(Written instruction):
Retype the lines below exactly as they appear in the items, starting at the line that contains "From the list" and ending at the line that contains "which is closest to the chimney", including both of those lines.

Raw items
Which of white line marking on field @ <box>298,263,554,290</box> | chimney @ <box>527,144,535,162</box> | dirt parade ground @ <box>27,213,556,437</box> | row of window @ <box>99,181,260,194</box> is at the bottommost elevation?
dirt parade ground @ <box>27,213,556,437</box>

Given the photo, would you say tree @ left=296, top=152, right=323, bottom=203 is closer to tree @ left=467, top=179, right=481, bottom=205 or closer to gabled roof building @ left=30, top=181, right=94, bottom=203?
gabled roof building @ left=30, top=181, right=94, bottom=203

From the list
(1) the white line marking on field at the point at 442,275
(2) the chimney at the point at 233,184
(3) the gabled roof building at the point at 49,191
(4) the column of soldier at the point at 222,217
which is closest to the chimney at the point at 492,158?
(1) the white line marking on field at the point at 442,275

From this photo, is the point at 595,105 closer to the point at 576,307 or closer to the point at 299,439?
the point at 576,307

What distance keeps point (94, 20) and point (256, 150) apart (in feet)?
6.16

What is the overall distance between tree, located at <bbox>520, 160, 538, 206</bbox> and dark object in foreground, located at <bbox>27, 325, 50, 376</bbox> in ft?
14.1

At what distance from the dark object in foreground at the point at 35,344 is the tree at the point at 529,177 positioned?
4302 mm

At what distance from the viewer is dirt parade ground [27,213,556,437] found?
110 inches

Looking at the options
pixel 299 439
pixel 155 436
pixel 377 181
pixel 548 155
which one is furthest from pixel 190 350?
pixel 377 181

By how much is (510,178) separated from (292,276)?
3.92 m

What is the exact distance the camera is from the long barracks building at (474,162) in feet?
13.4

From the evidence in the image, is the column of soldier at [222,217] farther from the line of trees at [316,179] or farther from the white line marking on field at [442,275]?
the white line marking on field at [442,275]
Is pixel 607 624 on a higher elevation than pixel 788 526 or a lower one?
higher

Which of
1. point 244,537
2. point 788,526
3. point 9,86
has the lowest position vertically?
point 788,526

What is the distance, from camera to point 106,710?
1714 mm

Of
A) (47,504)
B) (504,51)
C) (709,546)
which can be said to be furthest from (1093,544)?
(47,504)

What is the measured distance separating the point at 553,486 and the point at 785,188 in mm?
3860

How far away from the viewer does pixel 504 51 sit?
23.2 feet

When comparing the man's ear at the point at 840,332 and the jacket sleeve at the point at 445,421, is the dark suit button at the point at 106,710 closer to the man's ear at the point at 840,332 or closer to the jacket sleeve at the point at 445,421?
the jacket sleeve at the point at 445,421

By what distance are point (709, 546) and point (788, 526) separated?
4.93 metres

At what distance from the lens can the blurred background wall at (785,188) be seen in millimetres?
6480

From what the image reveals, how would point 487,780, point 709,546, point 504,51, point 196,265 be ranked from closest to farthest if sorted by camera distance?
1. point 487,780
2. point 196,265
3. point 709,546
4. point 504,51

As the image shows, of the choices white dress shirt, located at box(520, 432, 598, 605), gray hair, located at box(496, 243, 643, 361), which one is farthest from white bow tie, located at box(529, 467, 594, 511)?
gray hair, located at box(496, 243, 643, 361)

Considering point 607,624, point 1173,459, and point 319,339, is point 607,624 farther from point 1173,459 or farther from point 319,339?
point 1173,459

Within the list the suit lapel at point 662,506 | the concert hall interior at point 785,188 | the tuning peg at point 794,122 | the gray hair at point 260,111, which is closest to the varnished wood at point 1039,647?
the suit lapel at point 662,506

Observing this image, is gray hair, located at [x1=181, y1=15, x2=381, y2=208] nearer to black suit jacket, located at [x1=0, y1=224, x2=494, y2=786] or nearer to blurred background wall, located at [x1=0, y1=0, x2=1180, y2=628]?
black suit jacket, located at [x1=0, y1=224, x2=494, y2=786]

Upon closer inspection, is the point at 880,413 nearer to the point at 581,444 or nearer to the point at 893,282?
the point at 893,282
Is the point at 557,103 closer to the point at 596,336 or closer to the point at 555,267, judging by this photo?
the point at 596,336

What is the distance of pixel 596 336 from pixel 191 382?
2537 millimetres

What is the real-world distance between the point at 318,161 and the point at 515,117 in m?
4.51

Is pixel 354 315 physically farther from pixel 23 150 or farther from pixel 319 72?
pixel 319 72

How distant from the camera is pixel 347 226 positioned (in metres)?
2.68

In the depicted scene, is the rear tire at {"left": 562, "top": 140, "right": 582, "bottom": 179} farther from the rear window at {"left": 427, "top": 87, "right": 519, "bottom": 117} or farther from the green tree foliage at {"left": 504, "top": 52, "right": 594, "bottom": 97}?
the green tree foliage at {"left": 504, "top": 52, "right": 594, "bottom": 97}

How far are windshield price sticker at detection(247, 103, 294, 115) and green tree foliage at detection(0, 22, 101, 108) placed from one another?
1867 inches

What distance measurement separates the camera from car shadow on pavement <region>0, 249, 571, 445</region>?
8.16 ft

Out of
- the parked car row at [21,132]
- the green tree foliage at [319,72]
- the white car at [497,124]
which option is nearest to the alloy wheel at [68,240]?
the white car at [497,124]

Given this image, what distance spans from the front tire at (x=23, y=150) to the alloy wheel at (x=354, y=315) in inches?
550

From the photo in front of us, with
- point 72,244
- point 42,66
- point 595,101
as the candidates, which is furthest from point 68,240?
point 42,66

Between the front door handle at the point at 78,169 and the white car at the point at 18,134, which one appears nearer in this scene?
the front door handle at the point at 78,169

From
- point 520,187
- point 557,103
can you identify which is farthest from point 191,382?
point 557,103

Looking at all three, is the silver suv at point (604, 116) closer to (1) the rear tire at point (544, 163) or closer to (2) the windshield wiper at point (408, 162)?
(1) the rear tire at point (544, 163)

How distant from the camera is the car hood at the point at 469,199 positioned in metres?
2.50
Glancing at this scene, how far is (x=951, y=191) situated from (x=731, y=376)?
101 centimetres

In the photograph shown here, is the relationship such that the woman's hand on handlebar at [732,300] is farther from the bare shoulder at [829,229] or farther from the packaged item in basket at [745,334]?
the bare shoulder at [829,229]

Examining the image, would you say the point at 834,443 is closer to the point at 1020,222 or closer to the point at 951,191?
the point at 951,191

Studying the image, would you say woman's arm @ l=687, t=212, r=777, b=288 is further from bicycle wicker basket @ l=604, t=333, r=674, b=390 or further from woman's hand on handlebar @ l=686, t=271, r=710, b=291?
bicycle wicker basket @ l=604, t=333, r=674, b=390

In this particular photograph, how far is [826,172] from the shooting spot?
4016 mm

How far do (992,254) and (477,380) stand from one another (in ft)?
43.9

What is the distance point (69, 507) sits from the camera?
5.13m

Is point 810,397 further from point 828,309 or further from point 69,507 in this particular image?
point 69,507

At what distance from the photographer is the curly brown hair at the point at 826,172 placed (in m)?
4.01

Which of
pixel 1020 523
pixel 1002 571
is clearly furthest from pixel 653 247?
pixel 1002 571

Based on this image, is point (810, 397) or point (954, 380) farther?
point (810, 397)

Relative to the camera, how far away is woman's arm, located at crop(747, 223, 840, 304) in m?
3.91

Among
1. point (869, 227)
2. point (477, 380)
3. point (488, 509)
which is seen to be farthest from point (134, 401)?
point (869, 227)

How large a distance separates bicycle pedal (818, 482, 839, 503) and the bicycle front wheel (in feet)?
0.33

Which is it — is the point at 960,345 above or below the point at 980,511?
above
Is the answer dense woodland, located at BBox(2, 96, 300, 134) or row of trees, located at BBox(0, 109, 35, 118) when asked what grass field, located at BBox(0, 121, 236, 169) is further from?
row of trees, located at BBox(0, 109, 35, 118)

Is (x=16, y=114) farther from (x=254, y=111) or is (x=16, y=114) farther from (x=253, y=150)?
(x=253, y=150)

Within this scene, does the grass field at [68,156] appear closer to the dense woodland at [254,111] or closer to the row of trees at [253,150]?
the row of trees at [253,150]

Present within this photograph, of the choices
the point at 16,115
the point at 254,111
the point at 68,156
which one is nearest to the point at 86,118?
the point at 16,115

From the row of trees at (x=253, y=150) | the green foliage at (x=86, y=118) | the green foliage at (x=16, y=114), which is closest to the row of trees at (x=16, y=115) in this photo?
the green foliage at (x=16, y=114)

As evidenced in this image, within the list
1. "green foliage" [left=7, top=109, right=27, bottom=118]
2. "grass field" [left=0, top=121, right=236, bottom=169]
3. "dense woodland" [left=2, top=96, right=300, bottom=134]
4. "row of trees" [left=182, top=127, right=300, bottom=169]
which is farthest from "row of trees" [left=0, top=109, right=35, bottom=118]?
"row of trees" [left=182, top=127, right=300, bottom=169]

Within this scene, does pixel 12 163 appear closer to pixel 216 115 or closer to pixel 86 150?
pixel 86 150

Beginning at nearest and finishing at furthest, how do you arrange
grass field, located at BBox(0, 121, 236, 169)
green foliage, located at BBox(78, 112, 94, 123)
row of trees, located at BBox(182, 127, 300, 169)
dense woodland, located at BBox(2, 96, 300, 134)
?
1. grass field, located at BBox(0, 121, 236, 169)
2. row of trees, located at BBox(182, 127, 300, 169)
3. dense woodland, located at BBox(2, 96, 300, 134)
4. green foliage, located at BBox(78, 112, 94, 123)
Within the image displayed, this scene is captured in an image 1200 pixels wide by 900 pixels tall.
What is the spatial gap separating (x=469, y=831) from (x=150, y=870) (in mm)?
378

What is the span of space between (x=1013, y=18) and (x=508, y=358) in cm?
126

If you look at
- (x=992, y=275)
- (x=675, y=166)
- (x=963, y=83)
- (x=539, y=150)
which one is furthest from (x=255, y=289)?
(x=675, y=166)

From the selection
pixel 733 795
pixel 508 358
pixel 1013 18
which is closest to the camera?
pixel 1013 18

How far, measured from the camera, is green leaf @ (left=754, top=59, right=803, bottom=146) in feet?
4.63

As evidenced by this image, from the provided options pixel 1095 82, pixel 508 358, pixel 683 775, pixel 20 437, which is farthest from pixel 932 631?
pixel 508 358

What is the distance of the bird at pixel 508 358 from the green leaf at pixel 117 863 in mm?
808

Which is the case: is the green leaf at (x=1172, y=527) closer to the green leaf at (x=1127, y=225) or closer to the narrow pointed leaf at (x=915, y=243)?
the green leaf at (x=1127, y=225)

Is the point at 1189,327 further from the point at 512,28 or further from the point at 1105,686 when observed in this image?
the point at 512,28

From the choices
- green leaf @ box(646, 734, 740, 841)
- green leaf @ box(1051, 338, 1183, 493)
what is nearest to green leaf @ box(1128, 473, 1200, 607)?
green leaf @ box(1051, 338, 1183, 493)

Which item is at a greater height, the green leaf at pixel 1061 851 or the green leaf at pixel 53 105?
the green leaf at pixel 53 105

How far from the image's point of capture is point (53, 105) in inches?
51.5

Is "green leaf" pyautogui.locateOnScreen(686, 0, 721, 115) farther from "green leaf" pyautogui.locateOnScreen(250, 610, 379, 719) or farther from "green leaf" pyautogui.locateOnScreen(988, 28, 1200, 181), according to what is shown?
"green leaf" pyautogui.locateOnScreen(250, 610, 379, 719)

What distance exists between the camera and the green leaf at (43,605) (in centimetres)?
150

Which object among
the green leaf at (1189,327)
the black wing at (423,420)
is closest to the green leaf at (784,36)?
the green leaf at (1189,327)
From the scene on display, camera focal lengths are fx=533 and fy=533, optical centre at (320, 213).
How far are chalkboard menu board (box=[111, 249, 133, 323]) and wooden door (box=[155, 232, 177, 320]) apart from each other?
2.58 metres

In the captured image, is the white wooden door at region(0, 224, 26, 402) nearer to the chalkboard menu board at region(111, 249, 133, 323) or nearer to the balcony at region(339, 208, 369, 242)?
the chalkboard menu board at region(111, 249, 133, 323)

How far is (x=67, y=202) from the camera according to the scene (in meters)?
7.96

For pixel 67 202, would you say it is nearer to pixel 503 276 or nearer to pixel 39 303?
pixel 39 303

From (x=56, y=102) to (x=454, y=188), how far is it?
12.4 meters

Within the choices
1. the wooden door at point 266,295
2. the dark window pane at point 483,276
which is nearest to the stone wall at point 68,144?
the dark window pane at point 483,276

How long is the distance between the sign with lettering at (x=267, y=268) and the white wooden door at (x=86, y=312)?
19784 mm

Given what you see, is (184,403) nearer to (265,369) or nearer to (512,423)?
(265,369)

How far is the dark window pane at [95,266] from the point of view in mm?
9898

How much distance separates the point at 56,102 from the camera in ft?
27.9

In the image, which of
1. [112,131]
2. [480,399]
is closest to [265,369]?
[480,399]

(Written response):
From the list
(1) the white line marking on field at the point at 442,275
(2) the chimney at the point at 233,184
(3) the gabled roof building at the point at 49,191
(4) the column of soldier at the point at 222,217
which is closest to the chimney at the point at 492,158?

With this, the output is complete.